From here, you also have access to the treatment area with massages and treatments in a relaxing atmosphere. The waiting room's old double washbasin from Rörstrand makes us particularly happy.
 Down to the bathing area itself you will find the stunning backstairs with the lamp from the film Gorky Park in the centre.
The Lenin Baths with a pool, cold bath, steam bath and foot bath is a replica of the baths that originally were built in the basement of the girls' boarding school Smolny in St. Petersburg 1806-08. This is where the provisional revolutionary government moved when they came into power through the October Revolution in 1917. Until March 1918, when the government moved to Moscow and the Kremlin, Lenin was an often seen guest of these baths. His seat was always the same, in the back left corner of what is a bubble bath with us, but was a Russian hot bath there.
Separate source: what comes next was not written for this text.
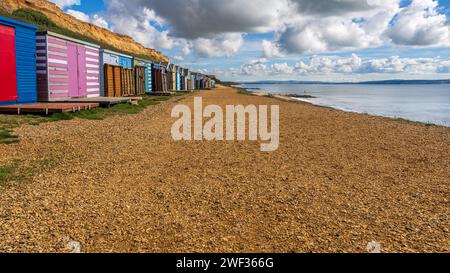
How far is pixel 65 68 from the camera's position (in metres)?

In the niche behind the pool, a bust of the creator of the bath, the Italian architect Quarenghi, originally was enthroned.

This was only replaced in the 1950's for a bust of Lenin in connection with a renovation of the baths, when it also officially gained the name The Lenin Baths.


As such, it lived on until the beginning of the 1990's. It was primarily frequented by party officials and workers and civil servants of great merit who then used Smolny as a centre for recreation.
Today, the baths are closed and the house is used by the municipal administration of St Petersburg. During a trip to Leningrad in 1983, this bath's creator was still able to use the Lenin Baths, however, without the permission to sit in Lenin's seat in the back left corner of the pool. In this replica of the Lenin Baths, you are, however, allowed to sit anywhere you like.